*本文:*
10年間伝えてこなかったこと、そして受け止めてもらえたこと
編集部:全6回の話し合いはどんな様子で?
板井:僕にとってはじめの方は絶望的な感じで…… 何度か泣きました。
安井:私は過去に感じていた「痛み」について彼に伝えました。彼はロジックが強いので、何かを言っても「でもな」ってすぐ論破されてしまうのです。私は言われたことに対しても「全て意味がある」とプラスに受けとっていたんですが、本当はそんな言われ方をしたくなかった。でもそのことを「嫌だ!」とも伝えてこなかった。今思えば、自分に対する冒涜でしたね。
板井:僕は問題解決思考が強いので、一つ一つ解決をしたいタイプで。でも10年間、僕がそうやって彼女を傷つけてきたこと、彼女が辛かったこと、初めてちゃんと耳を傾けたと思います。この対話中はただ、受け止めるだけでした。
安井:この時はただひたすら受け止めてくれて、全てが報われた感じがしました。分かち合うことを諦めなくてよかったと。
編集部:板井さんはどんな話をされました?
安井:「学習する夫婦」の話をしてくれました。夫婦でいる意味ってなんだろう、みたいな。

*データ:*
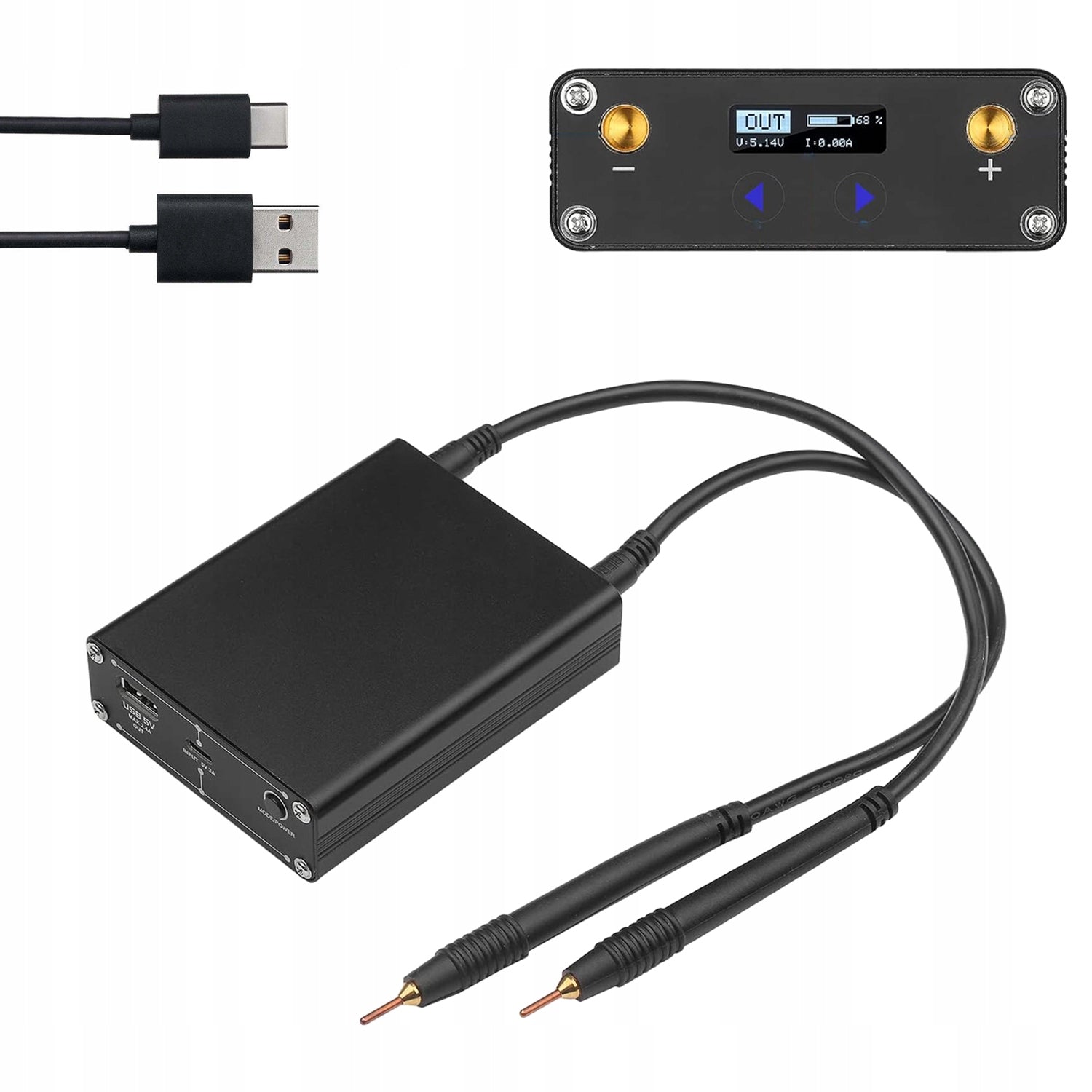 Spot Welding Machine Handheld Welding Machine For Battery 5500mAh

*やること:*
(1) 本文について、次の問いに答えてください。
(a) 話し合いは全部で何回行われましたか。
(b) 板井さんは、話し合いのはじめの方で何度かどうなったと述べていますか。
(c) 安井さんによると、板井さんはどんな話をしてくれましたか。
(2) 本文のうち、「板井:僕は問題解決思考が強い」で始まり「編集部:板井さんはどんな話をされました?」まで続く部分を打ち直してください。
ここにある資料は本文とは別のものです。

*解答:*
(1)
(a) 全6回です。
(b) 何度か泣きました。
(c) 「学習する夫婦」の話です。

(2)
板井:僕は問題解決思考が強いので、一つ一つ解決をしたいタイプで。でも10年間、僕がそうやって彼女を傷つけてきたこと、彼女が辛かったこと、初めてちゃんと耳を傾けたと思います。この対話中はただ、受け止めるだけでした。
安井:この時はただひたすら受け止めてくれて、全てが報われた感じがしました。分かち合うことを諦めなくてよかったと。
編集部:板井さんはどんな話をされました?